5 Ways to Tame AI's Energy Consumption
- Susan Guest
- Jul 15
- 2 min read
Updated: Oct 13

The IEA's special report Energy and AI, April 10, 2025, offers the most comprehensive, data-driven global analysis to date on the growing connections between energy and AI. It projects that electricity demand from data centers worldwide will more than double by 2030 to around 945 terawatt-hours (TWh), slightly more than the entire electricity consumption of Japan today. AI will be the most significant driver of this increase, with electricity demand from AI-optimized data centers projected to more than quadruple by 2030.
While corporate and governmental initiatives must address AI's largest environmental effect, small decisions at an individual level, when scaled across millions of users, can collectively work towards decreasing the energy demand as well.
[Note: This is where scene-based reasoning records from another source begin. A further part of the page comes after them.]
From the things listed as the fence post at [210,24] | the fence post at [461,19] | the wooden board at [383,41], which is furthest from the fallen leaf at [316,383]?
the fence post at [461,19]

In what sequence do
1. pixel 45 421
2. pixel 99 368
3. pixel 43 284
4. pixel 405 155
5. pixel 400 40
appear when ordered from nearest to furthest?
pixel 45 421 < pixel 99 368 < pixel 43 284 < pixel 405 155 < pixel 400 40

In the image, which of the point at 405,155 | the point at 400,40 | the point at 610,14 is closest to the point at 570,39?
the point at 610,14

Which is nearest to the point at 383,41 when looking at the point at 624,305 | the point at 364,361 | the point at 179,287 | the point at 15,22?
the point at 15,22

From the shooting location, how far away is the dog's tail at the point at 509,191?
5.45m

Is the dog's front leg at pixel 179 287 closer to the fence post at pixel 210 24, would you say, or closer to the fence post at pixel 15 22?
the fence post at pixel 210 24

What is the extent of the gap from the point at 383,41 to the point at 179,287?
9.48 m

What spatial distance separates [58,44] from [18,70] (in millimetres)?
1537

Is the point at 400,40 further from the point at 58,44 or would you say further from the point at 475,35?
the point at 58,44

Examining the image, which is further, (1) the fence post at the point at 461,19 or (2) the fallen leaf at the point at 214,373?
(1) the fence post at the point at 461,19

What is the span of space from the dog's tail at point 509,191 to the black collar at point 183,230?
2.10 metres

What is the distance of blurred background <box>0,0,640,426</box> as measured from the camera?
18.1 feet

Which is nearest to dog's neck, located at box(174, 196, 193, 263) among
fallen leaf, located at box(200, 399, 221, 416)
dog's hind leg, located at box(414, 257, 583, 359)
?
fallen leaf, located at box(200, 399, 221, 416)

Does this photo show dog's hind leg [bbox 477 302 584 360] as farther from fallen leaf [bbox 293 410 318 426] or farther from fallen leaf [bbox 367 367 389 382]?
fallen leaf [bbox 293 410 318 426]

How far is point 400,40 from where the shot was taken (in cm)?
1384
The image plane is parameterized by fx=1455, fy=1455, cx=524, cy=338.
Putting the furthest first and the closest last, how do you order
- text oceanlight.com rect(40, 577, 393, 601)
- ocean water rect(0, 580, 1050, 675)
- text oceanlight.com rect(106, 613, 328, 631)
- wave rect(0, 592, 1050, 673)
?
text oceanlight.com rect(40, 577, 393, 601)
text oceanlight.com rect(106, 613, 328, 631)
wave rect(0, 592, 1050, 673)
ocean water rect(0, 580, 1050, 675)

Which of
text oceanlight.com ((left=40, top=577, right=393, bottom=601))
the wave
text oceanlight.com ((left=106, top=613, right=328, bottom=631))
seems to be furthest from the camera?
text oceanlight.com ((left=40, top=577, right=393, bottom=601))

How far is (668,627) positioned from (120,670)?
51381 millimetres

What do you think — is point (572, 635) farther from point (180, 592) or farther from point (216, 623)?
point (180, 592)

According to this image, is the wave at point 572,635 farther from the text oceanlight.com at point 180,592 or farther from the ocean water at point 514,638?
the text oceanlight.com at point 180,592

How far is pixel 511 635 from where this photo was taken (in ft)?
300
Here are five things you can implement in your AI use to contribute towards decreasing its environmental effect.
Use the Right Tool for the Job. When reaching for a powerful generative AI, ask yourself whether there is a less complicated, less energy-hungry tool available that can get your work done. For general fact-finding, a routine search engine query is several orders of magnitude less energy-intensive. Limit your use of generative AI to work it does best, such as summarizing long documents, suggesting ideas, and generating content, and highly specific research and analysis rather than tasks a search engine can perform.
Choose Text-Based Activities Over Generating Images. It takes a lot of energy to produce an image using AI, as compared with creating text. If you have a requirement for an image, think of using a stock image or finding one already available on the internet before asking an AI to produce a fresh one in its entirety. This decision can significantly lower your activity's energy consumption.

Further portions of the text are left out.